York Times: Do not use our content for AI training systems
The New York Times wants to opt-out of Google’s training for AI.
The Times has made a number of changes to its Terms of Service to prevent AI companies from using content created by the media organization to train their own systems.
Why do we care? Many language models, including large ones, are trained by using content from websites (see: Browse the 15.7 millions websites in Google’s C4 dataset). Google is looking at alternatives and supplemental methods of controlling crawling, indexing, and search beyond robots.txt. However, some brands, such as Reddit, are stating that they do not want their content to be used for the improvement of products or increasing profits for Google Microsoft OpenAI. Consider adding similar AI-related messages to your terms page.

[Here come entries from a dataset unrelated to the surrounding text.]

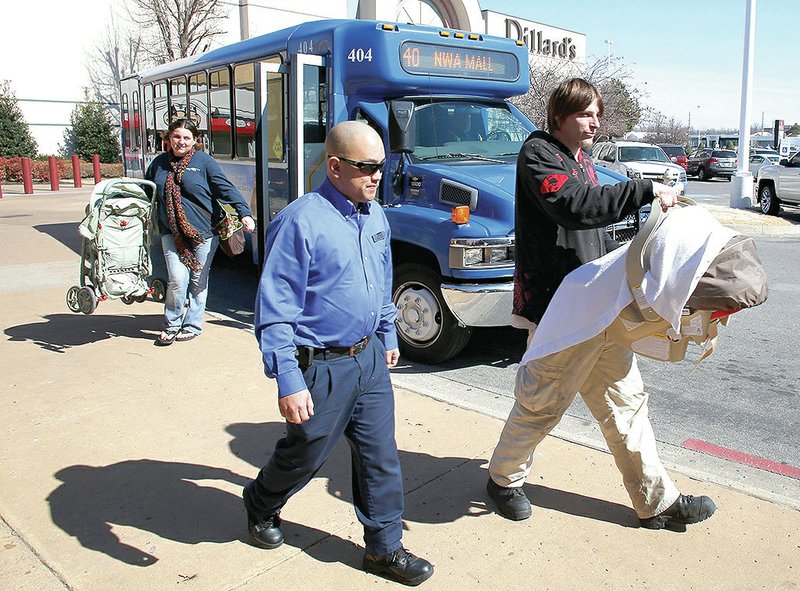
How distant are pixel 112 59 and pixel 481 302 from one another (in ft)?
101

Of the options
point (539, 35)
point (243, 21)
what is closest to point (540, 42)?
point (539, 35)

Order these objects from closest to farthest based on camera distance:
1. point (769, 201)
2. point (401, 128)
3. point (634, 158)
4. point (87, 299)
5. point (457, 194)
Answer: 1. point (457, 194)
2. point (401, 128)
3. point (87, 299)
4. point (769, 201)
5. point (634, 158)

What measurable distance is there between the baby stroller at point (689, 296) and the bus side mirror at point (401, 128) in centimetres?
331

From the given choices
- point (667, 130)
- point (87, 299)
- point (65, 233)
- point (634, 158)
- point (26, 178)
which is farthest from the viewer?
point (667, 130)

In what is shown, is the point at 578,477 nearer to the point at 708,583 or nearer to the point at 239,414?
the point at 708,583

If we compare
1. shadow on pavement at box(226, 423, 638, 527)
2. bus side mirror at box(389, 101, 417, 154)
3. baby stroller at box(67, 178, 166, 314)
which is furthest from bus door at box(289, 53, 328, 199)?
shadow on pavement at box(226, 423, 638, 527)

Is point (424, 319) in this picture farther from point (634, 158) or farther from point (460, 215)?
point (634, 158)

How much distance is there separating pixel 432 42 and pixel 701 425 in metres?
4.07

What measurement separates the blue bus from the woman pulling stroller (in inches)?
30.9

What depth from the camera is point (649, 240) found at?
2963 mm

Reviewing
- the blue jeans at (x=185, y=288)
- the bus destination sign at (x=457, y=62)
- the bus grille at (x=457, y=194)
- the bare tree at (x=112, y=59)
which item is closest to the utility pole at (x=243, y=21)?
the bare tree at (x=112, y=59)

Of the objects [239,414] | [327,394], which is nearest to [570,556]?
[327,394]

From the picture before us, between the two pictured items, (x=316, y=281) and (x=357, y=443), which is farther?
(x=357, y=443)

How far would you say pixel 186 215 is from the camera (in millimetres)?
6473
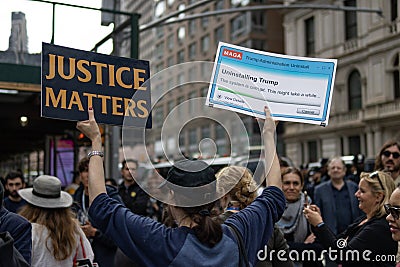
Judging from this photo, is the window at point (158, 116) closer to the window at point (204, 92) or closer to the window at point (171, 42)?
the window at point (204, 92)

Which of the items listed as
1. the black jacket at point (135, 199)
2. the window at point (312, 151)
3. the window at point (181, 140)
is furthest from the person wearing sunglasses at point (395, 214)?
the window at point (312, 151)

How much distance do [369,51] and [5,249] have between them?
31.5m

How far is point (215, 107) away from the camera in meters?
2.97

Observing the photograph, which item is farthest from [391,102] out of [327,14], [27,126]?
[27,126]

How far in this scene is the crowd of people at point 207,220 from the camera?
7.91 feet

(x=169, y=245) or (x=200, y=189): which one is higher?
(x=200, y=189)

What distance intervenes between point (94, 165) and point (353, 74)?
33.1 metres

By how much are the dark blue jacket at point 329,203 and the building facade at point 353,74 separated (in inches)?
927

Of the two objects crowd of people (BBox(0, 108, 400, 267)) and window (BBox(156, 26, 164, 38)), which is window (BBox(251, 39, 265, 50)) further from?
crowd of people (BBox(0, 108, 400, 267))

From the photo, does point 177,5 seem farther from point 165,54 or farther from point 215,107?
point 215,107

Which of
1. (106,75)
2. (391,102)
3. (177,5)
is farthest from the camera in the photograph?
(177,5)

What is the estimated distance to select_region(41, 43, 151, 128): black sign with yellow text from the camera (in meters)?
2.91

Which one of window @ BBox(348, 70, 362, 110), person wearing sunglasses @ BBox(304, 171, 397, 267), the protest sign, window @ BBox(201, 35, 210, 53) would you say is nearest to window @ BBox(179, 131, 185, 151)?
the protest sign

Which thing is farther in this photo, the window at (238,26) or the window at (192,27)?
the window at (192,27)
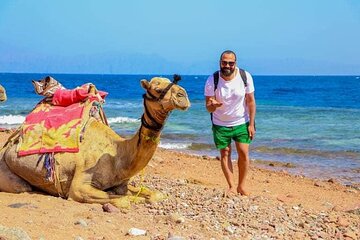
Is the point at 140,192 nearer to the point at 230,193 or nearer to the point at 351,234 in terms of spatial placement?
the point at 230,193

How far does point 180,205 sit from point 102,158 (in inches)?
37.9

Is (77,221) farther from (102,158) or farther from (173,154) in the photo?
(173,154)

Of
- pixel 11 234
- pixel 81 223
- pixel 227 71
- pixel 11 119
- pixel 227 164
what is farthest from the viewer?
pixel 11 119

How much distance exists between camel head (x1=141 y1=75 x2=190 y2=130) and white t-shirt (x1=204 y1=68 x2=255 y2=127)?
1462 mm

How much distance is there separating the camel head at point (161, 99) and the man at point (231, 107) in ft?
4.21

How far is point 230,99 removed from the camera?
7621 mm

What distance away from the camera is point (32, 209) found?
6215mm

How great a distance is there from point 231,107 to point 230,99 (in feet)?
0.40

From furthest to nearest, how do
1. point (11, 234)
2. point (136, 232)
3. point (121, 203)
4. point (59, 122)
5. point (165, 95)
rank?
point (59, 122) → point (121, 203) → point (165, 95) → point (136, 232) → point (11, 234)

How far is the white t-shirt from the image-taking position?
24.9 feet

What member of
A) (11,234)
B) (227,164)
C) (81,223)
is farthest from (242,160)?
(11,234)

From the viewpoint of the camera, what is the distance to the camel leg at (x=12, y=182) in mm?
7090

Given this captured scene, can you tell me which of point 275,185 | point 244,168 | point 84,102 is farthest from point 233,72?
point 275,185

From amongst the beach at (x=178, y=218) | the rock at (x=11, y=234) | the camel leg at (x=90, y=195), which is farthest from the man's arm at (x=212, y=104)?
the rock at (x=11, y=234)
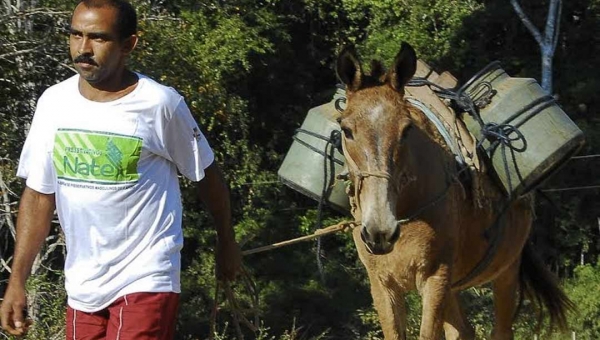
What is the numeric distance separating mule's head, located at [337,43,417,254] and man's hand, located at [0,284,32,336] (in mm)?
1760

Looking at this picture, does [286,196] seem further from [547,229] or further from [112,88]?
[112,88]

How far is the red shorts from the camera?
155 inches

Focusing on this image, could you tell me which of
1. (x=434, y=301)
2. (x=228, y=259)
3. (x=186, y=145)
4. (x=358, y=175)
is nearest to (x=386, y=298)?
(x=434, y=301)

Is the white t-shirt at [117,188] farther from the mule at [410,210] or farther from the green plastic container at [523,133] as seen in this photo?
the green plastic container at [523,133]

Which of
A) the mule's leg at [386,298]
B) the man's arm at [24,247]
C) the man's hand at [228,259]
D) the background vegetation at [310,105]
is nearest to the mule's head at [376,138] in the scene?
the mule's leg at [386,298]

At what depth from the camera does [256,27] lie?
1633 centimetres

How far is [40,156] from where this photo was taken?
162 inches

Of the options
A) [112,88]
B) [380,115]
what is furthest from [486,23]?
[112,88]

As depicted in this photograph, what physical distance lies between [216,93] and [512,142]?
7197 mm

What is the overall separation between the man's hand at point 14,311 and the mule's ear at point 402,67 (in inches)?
91.8

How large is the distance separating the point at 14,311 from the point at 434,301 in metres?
2.69

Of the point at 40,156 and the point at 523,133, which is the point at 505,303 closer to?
the point at 523,133

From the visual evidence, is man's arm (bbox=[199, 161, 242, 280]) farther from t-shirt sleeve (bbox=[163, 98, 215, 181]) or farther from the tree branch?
the tree branch

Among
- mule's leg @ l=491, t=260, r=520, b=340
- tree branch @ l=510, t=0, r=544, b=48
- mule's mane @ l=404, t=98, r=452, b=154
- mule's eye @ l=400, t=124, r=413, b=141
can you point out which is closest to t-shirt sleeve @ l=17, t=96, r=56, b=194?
mule's eye @ l=400, t=124, r=413, b=141
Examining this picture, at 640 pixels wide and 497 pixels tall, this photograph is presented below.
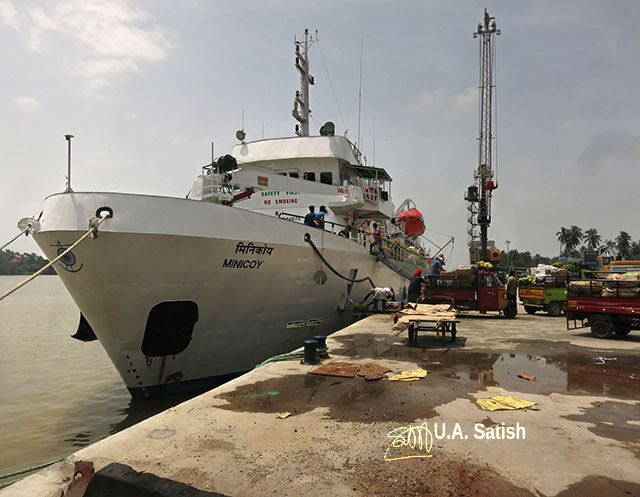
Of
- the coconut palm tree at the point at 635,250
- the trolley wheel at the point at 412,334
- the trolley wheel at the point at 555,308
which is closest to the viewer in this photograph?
the trolley wheel at the point at 412,334

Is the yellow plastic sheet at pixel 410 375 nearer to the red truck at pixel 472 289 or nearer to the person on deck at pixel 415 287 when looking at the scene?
the red truck at pixel 472 289

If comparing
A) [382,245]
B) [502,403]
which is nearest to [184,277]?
[502,403]

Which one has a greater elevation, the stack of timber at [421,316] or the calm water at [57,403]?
the stack of timber at [421,316]

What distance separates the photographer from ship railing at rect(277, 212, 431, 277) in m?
13.4

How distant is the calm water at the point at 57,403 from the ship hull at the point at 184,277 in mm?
1012

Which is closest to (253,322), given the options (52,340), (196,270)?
(196,270)

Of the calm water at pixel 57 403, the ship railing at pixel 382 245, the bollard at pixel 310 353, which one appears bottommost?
the calm water at pixel 57 403

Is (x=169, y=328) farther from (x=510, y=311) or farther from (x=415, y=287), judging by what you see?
(x=510, y=311)

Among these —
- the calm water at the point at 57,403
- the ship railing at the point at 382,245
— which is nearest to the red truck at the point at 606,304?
the ship railing at the point at 382,245

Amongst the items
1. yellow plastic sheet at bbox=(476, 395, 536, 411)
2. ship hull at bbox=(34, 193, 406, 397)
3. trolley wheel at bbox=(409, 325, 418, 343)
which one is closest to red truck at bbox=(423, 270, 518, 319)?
trolley wheel at bbox=(409, 325, 418, 343)

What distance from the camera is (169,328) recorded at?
7.64 metres

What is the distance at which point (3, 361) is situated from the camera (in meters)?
13.5

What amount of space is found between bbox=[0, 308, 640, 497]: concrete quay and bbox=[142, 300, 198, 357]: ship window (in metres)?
2.26

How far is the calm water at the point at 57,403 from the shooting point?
23.4ft
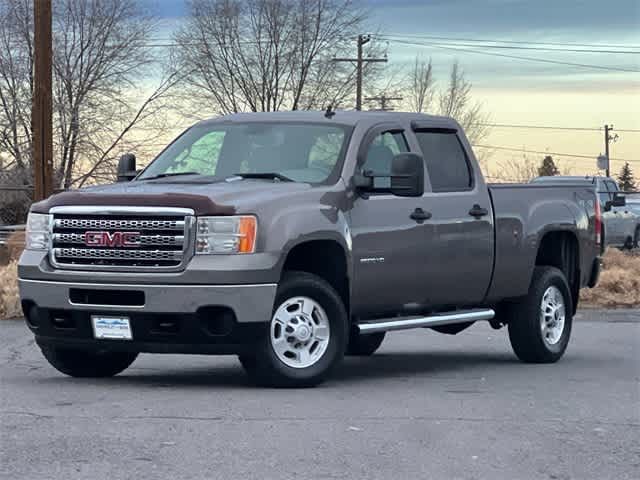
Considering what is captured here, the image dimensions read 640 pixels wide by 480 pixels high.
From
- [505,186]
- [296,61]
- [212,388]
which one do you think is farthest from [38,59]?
[296,61]

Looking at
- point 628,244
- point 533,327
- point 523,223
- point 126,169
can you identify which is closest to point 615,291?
point 533,327

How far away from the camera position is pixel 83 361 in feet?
35.4

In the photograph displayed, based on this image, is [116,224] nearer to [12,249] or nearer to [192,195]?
[192,195]

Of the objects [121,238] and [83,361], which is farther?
[83,361]

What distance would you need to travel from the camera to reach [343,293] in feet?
34.7

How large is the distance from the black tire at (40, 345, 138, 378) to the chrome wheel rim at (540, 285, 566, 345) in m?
3.74

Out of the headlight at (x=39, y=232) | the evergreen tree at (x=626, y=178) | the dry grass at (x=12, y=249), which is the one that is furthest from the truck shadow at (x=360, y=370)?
the evergreen tree at (x=626, y=178)

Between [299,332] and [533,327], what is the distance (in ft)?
10.4

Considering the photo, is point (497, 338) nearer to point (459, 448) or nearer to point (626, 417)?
point (626, 417)

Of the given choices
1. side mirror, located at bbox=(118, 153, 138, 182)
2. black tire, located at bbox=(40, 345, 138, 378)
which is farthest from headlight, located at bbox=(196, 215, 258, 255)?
side mirror, located at bbox=(118, 153, 138, 182)

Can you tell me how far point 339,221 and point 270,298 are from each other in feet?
3.15

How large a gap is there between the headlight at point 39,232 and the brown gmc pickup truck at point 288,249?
0.06ft

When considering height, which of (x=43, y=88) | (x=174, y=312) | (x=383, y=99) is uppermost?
(x=383, y=99)

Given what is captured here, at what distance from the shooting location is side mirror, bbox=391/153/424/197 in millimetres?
10680
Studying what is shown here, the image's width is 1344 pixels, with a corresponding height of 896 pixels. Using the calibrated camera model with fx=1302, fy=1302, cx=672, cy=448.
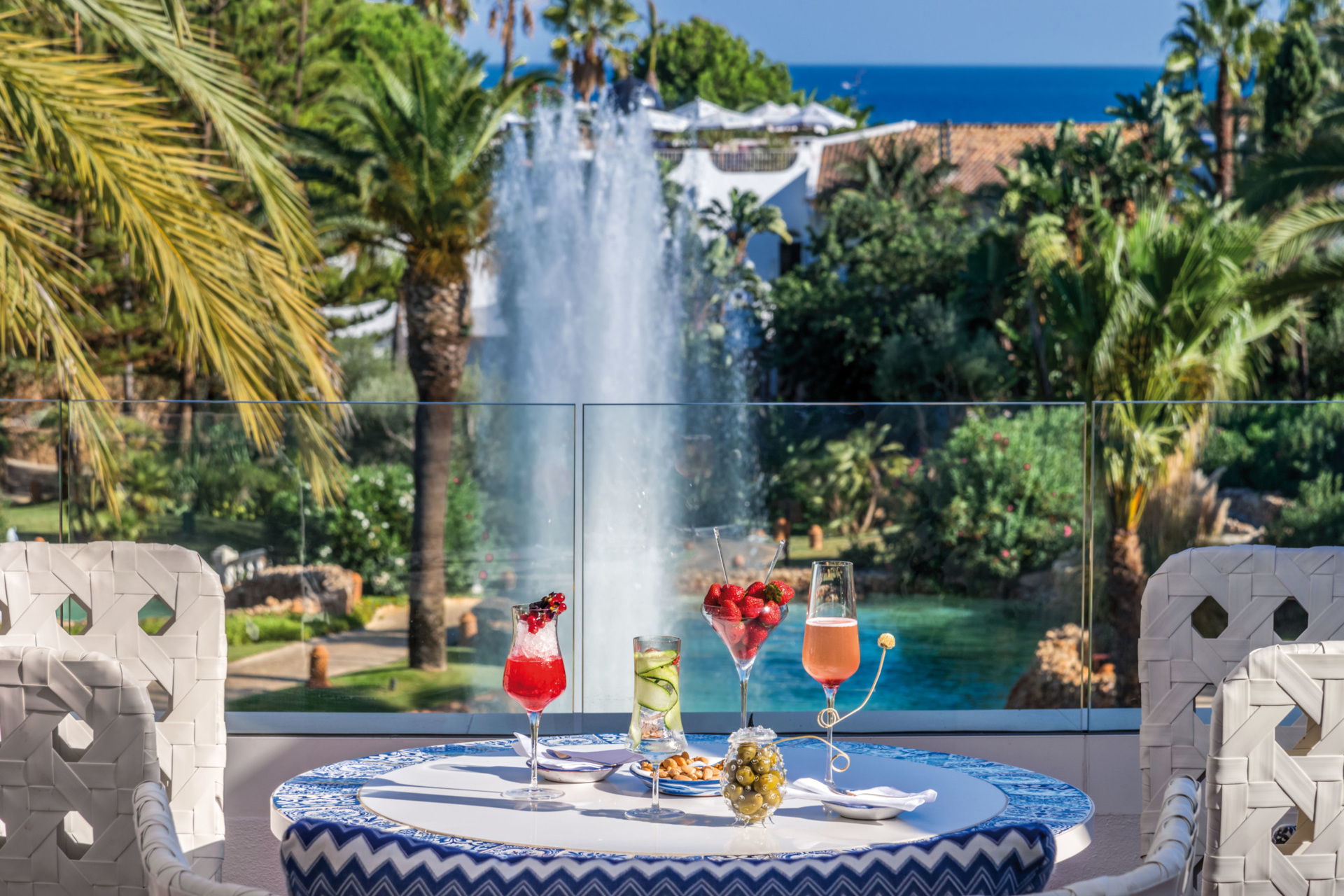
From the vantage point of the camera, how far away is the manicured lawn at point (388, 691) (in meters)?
4.38

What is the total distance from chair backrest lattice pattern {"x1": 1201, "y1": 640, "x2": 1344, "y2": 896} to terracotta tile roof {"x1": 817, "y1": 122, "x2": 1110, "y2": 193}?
24.3 m

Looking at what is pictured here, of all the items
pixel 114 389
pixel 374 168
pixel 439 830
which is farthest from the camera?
pixel 114 389

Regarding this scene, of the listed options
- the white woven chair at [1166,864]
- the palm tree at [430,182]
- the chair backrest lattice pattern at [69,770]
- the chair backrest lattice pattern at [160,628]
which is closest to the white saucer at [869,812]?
the white woven chair at [1166,864]

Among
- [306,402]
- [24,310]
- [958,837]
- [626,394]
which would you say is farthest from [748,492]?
[626,394]

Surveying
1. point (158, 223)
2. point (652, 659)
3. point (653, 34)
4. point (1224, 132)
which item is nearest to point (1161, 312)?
point (158, 223)

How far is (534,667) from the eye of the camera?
189 cm

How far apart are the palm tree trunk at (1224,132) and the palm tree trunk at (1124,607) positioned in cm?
1536

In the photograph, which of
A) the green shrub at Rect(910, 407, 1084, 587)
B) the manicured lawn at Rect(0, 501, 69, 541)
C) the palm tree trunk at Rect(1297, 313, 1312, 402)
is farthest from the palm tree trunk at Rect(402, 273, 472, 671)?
the palm tree trunk at Rect(1297, 313, 1312, 402)

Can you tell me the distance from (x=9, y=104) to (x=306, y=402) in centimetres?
130

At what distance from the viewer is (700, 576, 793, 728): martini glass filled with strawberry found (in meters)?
1.96

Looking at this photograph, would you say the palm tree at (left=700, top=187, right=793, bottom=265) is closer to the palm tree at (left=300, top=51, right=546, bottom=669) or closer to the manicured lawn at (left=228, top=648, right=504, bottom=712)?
the palm tree at (left=300, top=51, right=546, bottom=669)

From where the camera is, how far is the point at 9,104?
Result: 4102mm

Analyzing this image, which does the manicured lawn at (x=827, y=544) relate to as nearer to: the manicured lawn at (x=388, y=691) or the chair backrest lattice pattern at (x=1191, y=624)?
the manicured lawn at (x=388, y=691)

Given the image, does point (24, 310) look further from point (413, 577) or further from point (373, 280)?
point (373, 280)
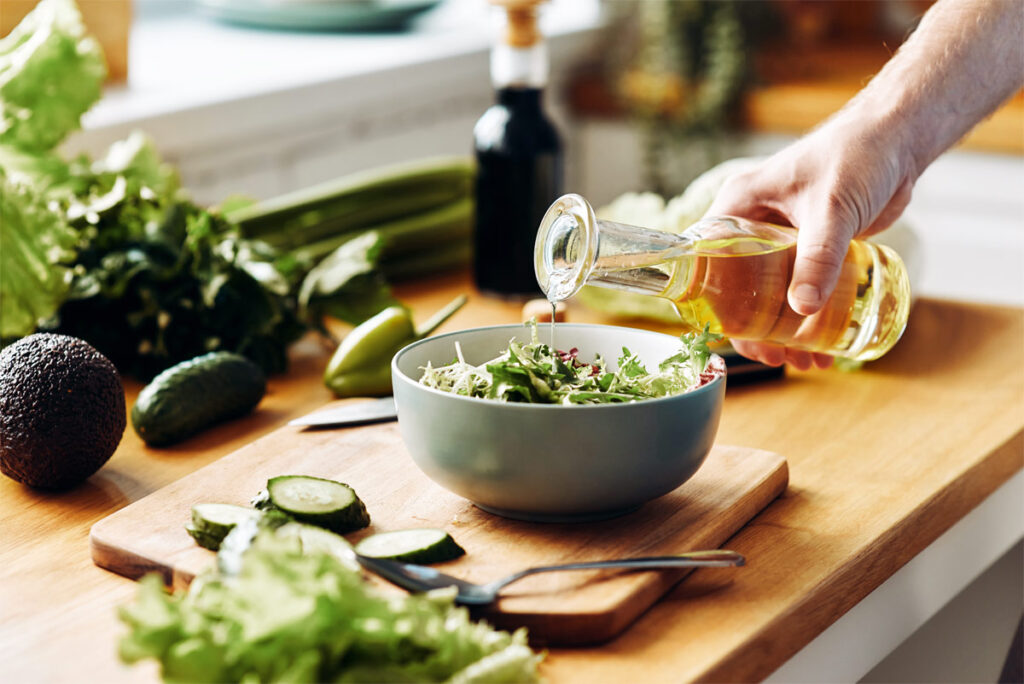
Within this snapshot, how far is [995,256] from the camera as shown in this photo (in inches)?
117

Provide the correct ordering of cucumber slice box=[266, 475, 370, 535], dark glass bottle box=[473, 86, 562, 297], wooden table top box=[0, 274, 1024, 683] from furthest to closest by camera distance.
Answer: dark glass bottle box=[473, 86, 562, 297]
cucumber slice box=[266, 475, 370, 535]
wooden table top box=[0, 274, 1024, 683]

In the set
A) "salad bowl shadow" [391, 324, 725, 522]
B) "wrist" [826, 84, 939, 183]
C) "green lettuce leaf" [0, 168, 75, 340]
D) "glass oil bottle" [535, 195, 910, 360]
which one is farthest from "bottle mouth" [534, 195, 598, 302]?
"green lettuce leaf" [0, 168, 75, 340]

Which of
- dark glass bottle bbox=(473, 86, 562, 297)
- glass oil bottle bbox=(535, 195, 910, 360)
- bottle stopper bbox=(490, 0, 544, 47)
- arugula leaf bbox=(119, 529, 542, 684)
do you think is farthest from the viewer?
dark glass bottle bbox=(473, 86, 562, 297)

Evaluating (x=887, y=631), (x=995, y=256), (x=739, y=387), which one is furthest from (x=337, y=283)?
(x=995, y=256)

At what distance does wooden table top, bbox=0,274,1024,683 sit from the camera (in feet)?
2.89

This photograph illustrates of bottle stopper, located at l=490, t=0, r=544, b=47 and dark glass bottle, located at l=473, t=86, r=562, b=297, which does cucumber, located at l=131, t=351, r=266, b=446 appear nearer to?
dark glass bottle, located at l=473, t=86, r=562, b=297

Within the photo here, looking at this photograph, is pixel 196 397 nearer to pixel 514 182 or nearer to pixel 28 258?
pixel 28 258

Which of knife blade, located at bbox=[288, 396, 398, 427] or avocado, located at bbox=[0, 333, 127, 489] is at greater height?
avocado, located at bbox=[0, 333, 127, 489]

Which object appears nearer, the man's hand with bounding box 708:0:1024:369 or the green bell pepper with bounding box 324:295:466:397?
the man's hand with bounding box 708:0:1024:369

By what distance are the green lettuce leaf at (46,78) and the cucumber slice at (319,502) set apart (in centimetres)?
73

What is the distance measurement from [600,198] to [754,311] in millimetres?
2464

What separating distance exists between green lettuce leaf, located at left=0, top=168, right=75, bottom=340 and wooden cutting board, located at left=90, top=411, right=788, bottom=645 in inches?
14.9

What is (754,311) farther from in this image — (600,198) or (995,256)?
(600,198)

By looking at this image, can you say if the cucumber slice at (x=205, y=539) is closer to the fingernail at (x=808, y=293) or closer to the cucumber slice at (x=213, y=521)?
the cucumber slice at (x=213, y=521)
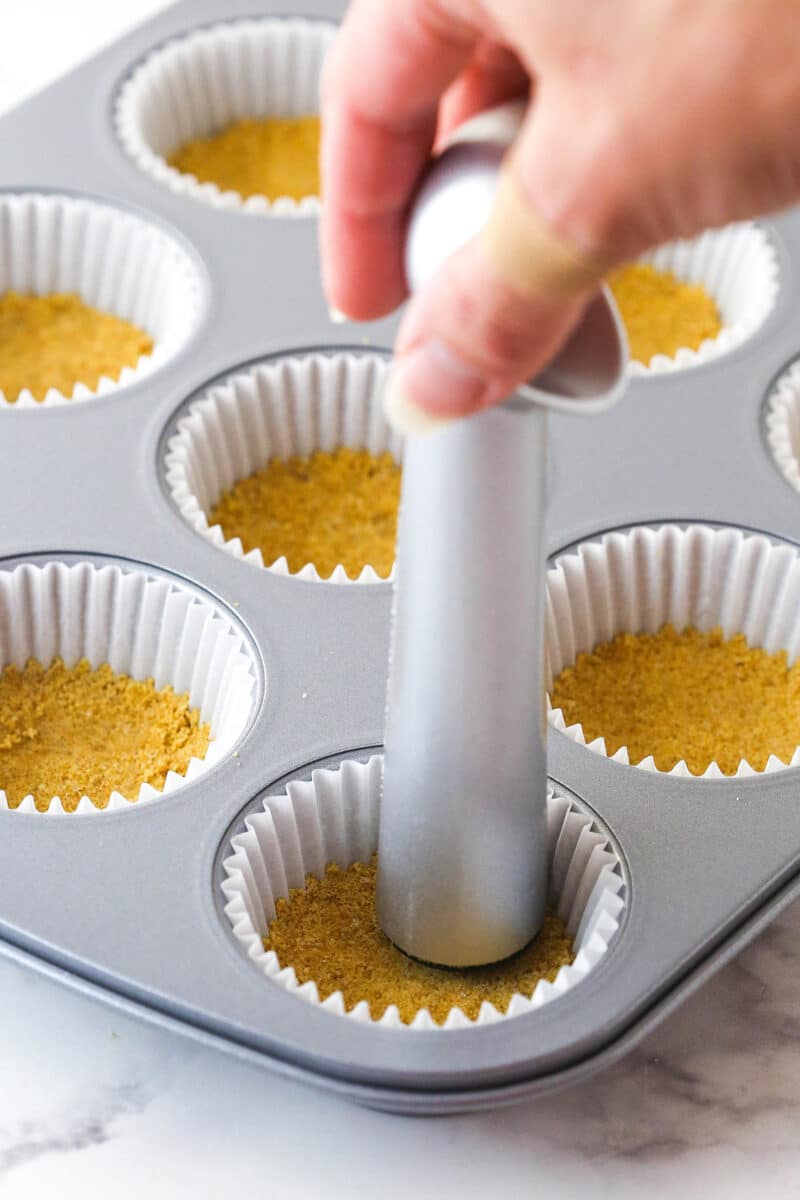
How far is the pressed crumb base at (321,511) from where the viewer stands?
4.80 ft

What’s changed. The New York Times has updated its Terms of Service page on Aug. 3. The New York Times has updated its terms of service page on Aug. 3.
The “Prohibited Use of Services” section contains the following:
- Use the Content to develop any software program. This includes, but is not limited, to training a machine-learning or artificial intelligence system.
Will AI compensate publishers? OpenAI signed a contract with the Associated Press last month. OpenAI licensed AP’s archive of news articles dating back to 1985.
Google and The New York Times Co. have an existing lucrative ” Commercial Agreement “, but this deal is about collaborating on “tools and subscriptions for content distribution.”
Microsoft also promises publishers some form of revenue sharing. The majority of benefits are expected to go to its Start program members.
The article New York Times – Don’t train AI systems with our content first appeared on Search Engine Land.